Corriere 30.11.16
Un pontefice romano a Cuba. Il diavolo e l’acqua santa
risponde Sergio Romano
Nella
sua lunga vita Fidel Castro ha incontrato tre Papi. Nel settembre 2015
ormai in pensione e in maniera molto informale ricevette papa Francesco,
incontro preceduto tre anni prima da quello con Benedetto XVI. Ma
l’evento che è passato alla Storia è stata la visita di un ormai anziano
e stanco Giovanni Paolo II avvenuta nel 1998. Il Leader Maximo lo
accolse con tutti gli onori in giacca e cravatta. Il Pontefice parlò di
diritti civili e durante l’omelia a L’Avana pronunciò più volte la
parola «Libertà». La visita fu ricompensata con il ripristino del Natale
come festa civile. Dietro l’apparenza sempre cordiale di questi
incontri, i doni e i calorosi saluti, quanto duri sono stati gli effetti
del castrismo nella vita dei cattolici a Cuba? Nel corso dei recenti
anni sono state in qualche maniera facilitate le espressioni di culto?
Michele Massa
Caro
Massa, Fidel Castro aveva studiato in un istituto dei gesuiti e non
aveva avuto, nel corso della gioventù, una formazione strettamente
marxista. Il suo rapporto con l’Unione Sovietica, dopo la definitiva
rottura delle relazioni con Washington, era stato un matrimonio di
convenienza. Per sopravvivere, a 150 chilometri da un Paese ostile ed
enormemente potente, il leader cubano aveva bisogno di un adeguato
protettore e dovette ritenere che il suo rapporto con l’Unione Sovietica
sarebbe stato tanto più stretto quanto più l’isola avesse accettato di
esibire tutti i segni distintivi dei regimi comunisti. Ma le riforme
fallite di Michail Gorbaciov e il crollo del sistema sovietico
all’inizio degli anni Novanta ebbero per la economia cubana effetti
disastrosi. Privato degli sbocchi commerciali che l’Urss offriva ad
alcuni prodotti tipici dell’isola (soprattutto zucchero e sigari) e
degli aiuti finanziari provenienti da Mosca, il castrismo corse il
rischio di essere travolto da una crisi di regime.
Furono queste
le ragioni per cui Castro dovette rivedere i rapporti internazionali
dell’isola e, nel novembre del 1996, approfittò di una Assemblea
generale della Fao (l’organizzazione mondiale dell’Agricoltura e della
Alimentazione) per un viaggio a Roma. Non vi sarebbe stata un’udienza
papale poco più di un anno dopo, tuttavia, se anche Giovanni Paolo II
non avesse avuto interesse a stabilire migliori rapporti con Cuba.

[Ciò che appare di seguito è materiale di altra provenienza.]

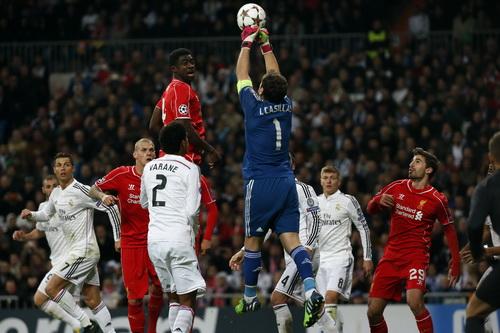 Hàng thủ Real Madrid trước pha hãm thành của đội khách Liverpool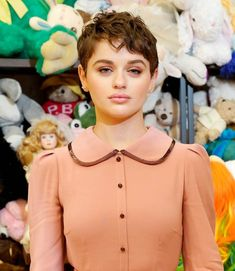 Craving a new look in These are the short hair cut and style trends to try. Round Face Curly Hair, Pixie Cut Round Face, Curly Pixie Cuts, Short Hair Cuts, Short Hsir, Short Hair Trends, First Haircut, Trending Haircuts, Bowl Cut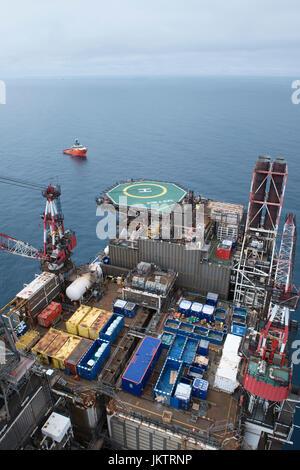Petrofac as duty holder on BP Miller oil gas north sea installation.  credit: LEE RAMSDEN / ALAMY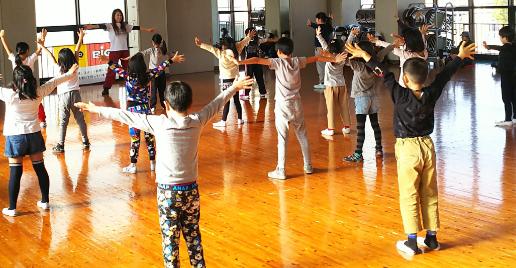 キッズダンス(年長~小学2年)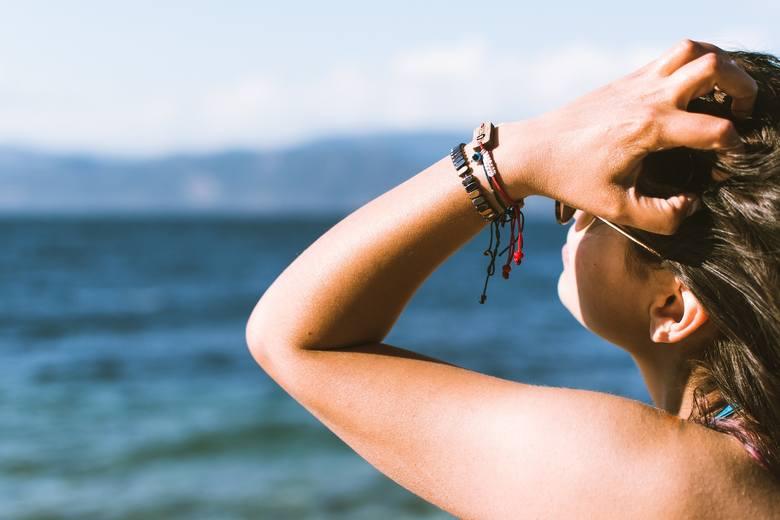 Nadmiar słońca sprzyja nie tylko poprarzeniom skóry – nawet, gdy rekacją na jego promienie jest lekka zmiana koloru, towarzyszą jej niekorzystne zmiany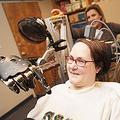 四肢麻痺の女性が脳に移植した電極を使って戦闘機も操るように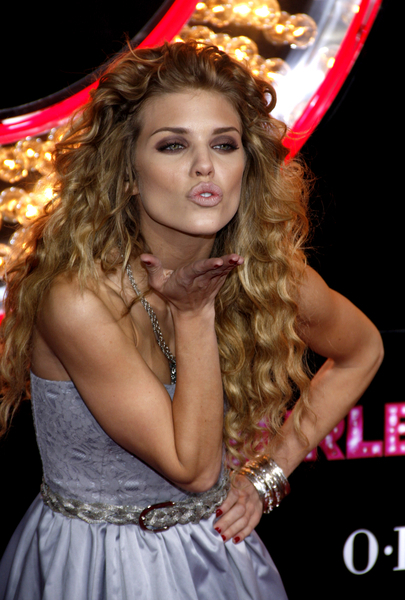 AnnaLynne McCord's long hairstyle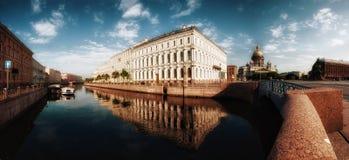 Petersburg bij dageraad Stock Afbeeldingen
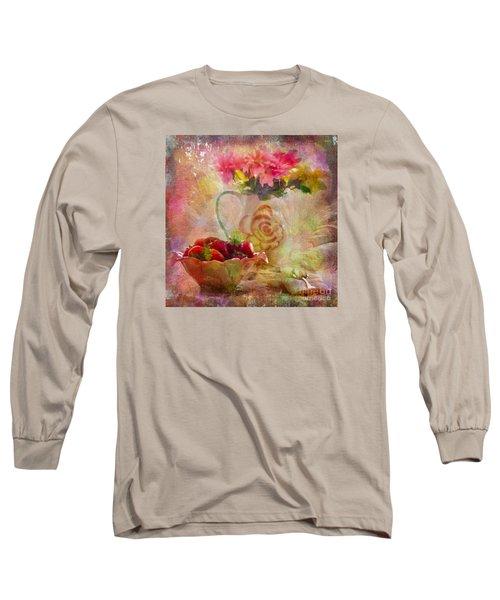 Les Fraises Et Les Fleurs 2015 Long Sleeve T-Shirt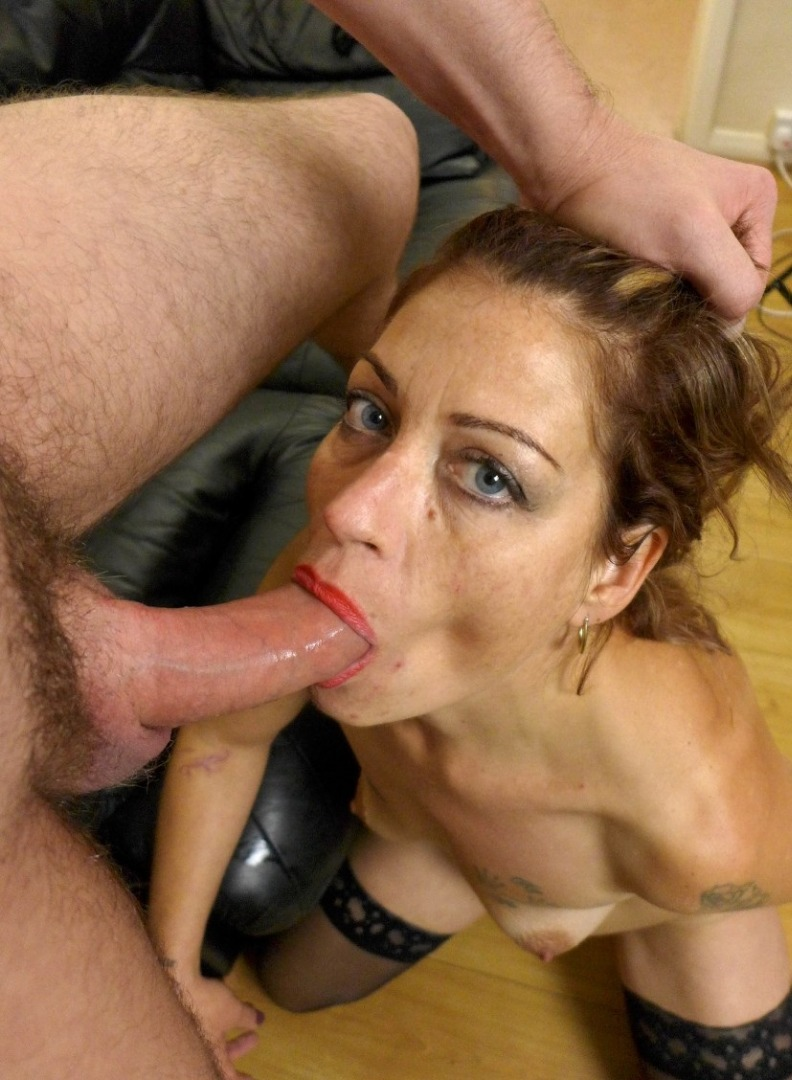 showing porn images for sissy deepthroat gif porn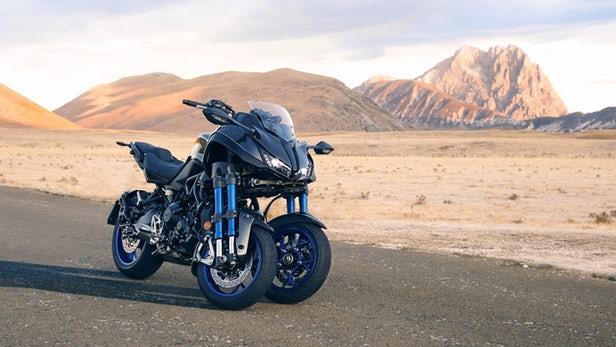 2018-yamaha-niken-3-wheeler-17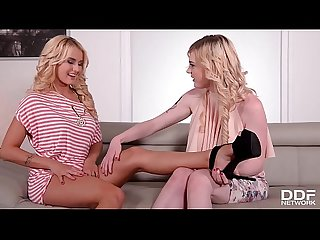 Must-see blonde foot fetish lesbians Carly Rae & Aisha suck their sexy toes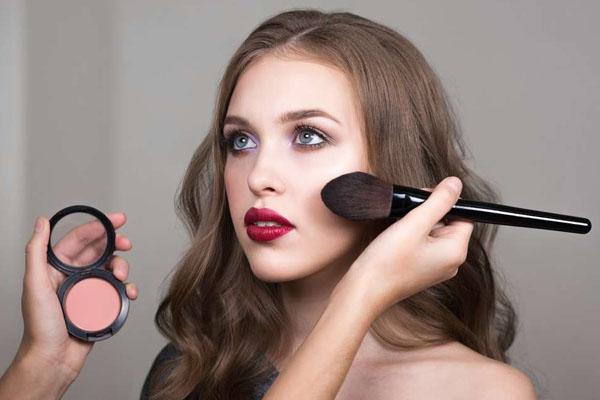 Как с помощью макияжа скрыть поры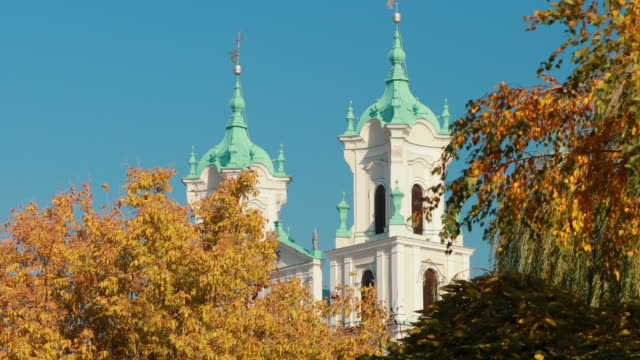 grodno, beyaz rusya. sonbahar güneşli günü'nde st francis xavier katedrali - pope francis stok videoları ve detay görüntü çekimi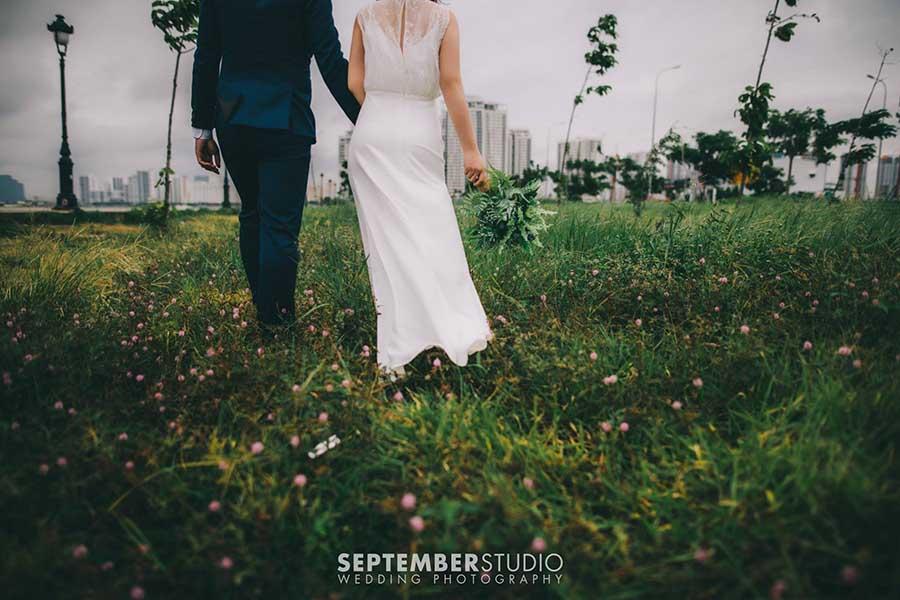 Chụp hình cưới ở đồng cỏ lau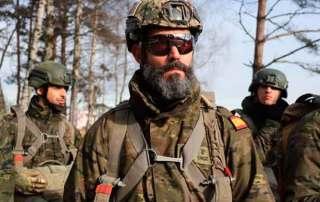Patrulla antes de embarcar Curso paracaidista EPA en Ukrania. VetPac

Nell’America del Sud, in quegli anni, la Chiesa Romana sapeva di essere
minacciata da due pericoli. Il primo era la Teologia della Liberazione,
una sorta di marxismo cristiano che Giovanni Paolo II, probabilmente,
detestava più del comunismo; il secondo era lo straordinario successo
delle confessioni evangeliche in terre che erano state lungamente
dominate dalla Chiesa cattolica. Una più forte presenza a Cuba le
avrebbe permesso di resistere meglio a questo duplice pericolo.
Giunsero
anni, più tardi, in cui Castro, dopo l’ascesa al potere di Hugo Chavez a
Caracas, poté contare sulla straordinaria generosità del caudillo
venezuelano e sulle sue forniture di petrolio a prezzo scontato. Ma la
morte di Chavez e la crisi venezuelana hanno chiuso il rubinetto degli
aiuti e costretto i fratelli Castro ad approfittare della presenza di
Barack Obama alla Casa Bianca per fare un passo decisivo verso la
riconciliazione con gli Stati Uniti: un evento in cui probabilmente papa
Francesco ha avuto una parte importante. Il prossimo capitolo della
storia cubana comincerà nel 2018 quando Raul Castro, come ha annunciato
dopo la morte del fratello, rinuncerà a chiedere un nuovo mandato.